If you're interested in a little bit of a "roll your own" thing, we have an Open Source project called Neddick[1] that could help. It's heavily centered on RSS feeds and our real target for it is inter-enterprise use... but the RSS feeds can come from anywhere (even Google Alerts, which is actually something we use quite a bit of for our "dogfood" server). Everything is indexed and searchable using Lucene, and there's a feature for adding comments, as well as a recommender to suggest similar pieces of content.
You can also do RSS aggregation, as each "channel" can consume as many RSS feeds as you want, and then the aggregate of all the entries is itself exposed as an RSS feed.
There's also voting, tagging, a "share" feature that lets you send links via email or XMPP, etc. It also looks a lot like Reddit for some weird reason.... whistles innocently
(There's a new visual theme coming that won't look so obviously inspired by Reddit, BTW)
All of that said, we're not at a 1.0 release yet and while a LOT of stuff works, and someone could almost certainly get value from it, there are definitely bugs and things that don't yet work the way we want them to. In particular the recommendations engine is currently just the Lucene MoreLikeThis filter which is pretty naive. We have plans to roll some much more sophisticated analysis using Mahout[2] eventually, but haven't gotten there yet.

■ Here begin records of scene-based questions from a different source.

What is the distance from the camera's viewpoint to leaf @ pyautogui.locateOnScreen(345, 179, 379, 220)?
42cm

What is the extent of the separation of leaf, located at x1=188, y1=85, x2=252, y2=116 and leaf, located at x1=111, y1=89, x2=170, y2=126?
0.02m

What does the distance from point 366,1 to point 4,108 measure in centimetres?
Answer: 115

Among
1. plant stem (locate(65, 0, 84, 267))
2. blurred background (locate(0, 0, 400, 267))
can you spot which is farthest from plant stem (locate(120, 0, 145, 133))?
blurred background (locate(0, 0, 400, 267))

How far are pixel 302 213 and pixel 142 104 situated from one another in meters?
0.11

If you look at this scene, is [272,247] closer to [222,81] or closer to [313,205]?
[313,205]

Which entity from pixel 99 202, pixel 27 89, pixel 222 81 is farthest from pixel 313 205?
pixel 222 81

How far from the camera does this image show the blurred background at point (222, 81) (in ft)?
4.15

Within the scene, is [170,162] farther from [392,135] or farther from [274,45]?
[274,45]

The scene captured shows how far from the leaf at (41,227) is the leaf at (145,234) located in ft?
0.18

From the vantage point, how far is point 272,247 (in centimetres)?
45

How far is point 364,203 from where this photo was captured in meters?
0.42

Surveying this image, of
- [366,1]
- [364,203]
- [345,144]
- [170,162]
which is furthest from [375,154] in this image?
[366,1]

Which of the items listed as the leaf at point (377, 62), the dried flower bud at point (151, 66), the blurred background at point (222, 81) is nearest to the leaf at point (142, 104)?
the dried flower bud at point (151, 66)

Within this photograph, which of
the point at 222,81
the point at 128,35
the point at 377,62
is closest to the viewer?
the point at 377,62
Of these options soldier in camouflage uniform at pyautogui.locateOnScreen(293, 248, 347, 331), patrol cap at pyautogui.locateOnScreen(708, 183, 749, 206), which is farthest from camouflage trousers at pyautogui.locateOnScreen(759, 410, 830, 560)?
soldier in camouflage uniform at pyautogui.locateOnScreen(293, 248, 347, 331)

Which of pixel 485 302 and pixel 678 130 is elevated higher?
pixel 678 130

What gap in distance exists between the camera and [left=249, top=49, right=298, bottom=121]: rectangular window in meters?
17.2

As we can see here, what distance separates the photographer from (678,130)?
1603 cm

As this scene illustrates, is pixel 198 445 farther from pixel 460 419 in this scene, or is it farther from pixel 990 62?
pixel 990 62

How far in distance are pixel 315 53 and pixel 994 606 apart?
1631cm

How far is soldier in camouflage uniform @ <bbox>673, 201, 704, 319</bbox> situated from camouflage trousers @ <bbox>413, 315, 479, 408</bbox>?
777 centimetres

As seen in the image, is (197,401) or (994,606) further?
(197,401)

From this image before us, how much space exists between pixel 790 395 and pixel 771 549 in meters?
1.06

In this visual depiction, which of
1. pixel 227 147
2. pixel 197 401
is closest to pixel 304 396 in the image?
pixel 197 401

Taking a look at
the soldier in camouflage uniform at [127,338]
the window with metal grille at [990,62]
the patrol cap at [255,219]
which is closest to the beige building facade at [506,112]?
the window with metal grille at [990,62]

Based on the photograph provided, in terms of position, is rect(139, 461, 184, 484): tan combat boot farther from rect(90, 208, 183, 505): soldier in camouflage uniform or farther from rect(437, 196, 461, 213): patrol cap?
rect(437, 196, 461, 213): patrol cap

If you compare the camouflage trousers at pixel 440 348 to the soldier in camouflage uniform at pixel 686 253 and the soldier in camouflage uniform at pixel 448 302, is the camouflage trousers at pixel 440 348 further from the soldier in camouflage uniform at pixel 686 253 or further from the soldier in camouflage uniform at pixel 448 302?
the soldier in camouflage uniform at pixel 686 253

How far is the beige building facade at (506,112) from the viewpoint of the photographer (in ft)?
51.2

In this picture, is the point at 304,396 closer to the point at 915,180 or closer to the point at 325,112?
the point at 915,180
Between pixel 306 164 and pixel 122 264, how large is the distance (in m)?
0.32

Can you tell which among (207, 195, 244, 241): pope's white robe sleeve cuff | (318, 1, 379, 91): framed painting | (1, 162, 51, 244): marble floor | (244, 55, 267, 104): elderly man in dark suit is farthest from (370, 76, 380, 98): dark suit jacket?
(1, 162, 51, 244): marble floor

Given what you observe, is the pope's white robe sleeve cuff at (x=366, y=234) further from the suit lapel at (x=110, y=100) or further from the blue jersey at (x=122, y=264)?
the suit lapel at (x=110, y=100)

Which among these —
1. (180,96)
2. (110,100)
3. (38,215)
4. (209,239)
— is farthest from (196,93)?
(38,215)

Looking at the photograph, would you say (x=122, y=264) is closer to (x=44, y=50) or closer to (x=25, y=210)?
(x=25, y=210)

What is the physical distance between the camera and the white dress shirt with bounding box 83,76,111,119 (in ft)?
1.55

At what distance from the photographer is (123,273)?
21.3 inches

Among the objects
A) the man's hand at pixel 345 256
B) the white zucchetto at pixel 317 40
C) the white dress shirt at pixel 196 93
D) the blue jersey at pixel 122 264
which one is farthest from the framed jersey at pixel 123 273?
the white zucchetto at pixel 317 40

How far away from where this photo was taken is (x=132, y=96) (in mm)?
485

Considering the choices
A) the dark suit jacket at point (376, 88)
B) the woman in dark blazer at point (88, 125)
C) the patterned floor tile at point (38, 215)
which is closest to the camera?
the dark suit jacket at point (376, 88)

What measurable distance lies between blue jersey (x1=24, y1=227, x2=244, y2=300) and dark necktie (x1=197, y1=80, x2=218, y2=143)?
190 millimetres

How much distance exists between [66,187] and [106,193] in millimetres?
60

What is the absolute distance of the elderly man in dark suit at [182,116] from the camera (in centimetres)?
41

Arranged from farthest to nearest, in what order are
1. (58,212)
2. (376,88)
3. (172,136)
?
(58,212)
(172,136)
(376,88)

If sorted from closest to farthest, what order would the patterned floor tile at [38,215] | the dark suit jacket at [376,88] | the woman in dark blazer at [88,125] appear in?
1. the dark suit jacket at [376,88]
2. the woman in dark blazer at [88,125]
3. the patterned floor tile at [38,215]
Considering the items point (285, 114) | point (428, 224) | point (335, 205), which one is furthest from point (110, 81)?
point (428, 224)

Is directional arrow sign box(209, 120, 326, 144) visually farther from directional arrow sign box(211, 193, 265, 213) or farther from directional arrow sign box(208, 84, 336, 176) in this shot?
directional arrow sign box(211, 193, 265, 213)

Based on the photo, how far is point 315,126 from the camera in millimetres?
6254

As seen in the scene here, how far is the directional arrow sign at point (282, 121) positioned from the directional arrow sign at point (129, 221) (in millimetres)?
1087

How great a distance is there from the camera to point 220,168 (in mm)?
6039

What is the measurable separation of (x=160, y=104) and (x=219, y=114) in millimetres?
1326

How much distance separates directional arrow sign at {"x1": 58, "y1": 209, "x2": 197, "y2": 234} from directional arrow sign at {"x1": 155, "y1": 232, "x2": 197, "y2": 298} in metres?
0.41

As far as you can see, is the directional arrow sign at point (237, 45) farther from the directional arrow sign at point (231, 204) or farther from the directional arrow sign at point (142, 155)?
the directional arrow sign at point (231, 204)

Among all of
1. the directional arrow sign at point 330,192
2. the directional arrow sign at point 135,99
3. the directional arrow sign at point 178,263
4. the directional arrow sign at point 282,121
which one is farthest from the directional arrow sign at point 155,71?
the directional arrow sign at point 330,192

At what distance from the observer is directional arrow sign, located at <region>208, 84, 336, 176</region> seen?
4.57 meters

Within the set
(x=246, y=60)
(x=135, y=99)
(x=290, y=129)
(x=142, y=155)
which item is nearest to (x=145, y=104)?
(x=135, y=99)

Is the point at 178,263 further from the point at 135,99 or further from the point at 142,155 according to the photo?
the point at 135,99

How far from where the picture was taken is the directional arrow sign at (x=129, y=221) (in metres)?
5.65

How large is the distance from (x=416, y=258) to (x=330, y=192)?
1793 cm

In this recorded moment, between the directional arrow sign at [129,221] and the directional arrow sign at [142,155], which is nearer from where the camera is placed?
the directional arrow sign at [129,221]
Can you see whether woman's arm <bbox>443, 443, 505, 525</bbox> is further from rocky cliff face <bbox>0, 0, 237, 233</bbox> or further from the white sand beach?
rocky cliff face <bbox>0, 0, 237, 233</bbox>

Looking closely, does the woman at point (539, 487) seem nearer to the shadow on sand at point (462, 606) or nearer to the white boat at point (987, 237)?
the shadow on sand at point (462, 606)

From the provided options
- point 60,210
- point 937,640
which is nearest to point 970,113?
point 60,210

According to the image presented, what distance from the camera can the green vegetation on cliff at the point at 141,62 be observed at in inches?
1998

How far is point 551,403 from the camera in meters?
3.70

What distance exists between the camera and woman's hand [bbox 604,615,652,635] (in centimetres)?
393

Eventually we'll have persistent searches with alerts via email and XMPP, alerts based on vote thresholds, and a whole raft of other features. It's coming together, just more slowly than we'd like.
If you want to take a look, there's a public demo server at
Sample logins are testuser0-testuser19 with password "secret".
The front-page right now is actually being fed the RSS feed from here at HN, but you'll notice it's a few days out of date. That's one of the bugs I mentioned. There's a bad piece of content coming in on one of the feeds, and it's breaking the parsing, which is currently causing it to break out of the loop that consumes the feed. Fixing that is on my TODO list for Real Soon Now, so hopefully by this weekend.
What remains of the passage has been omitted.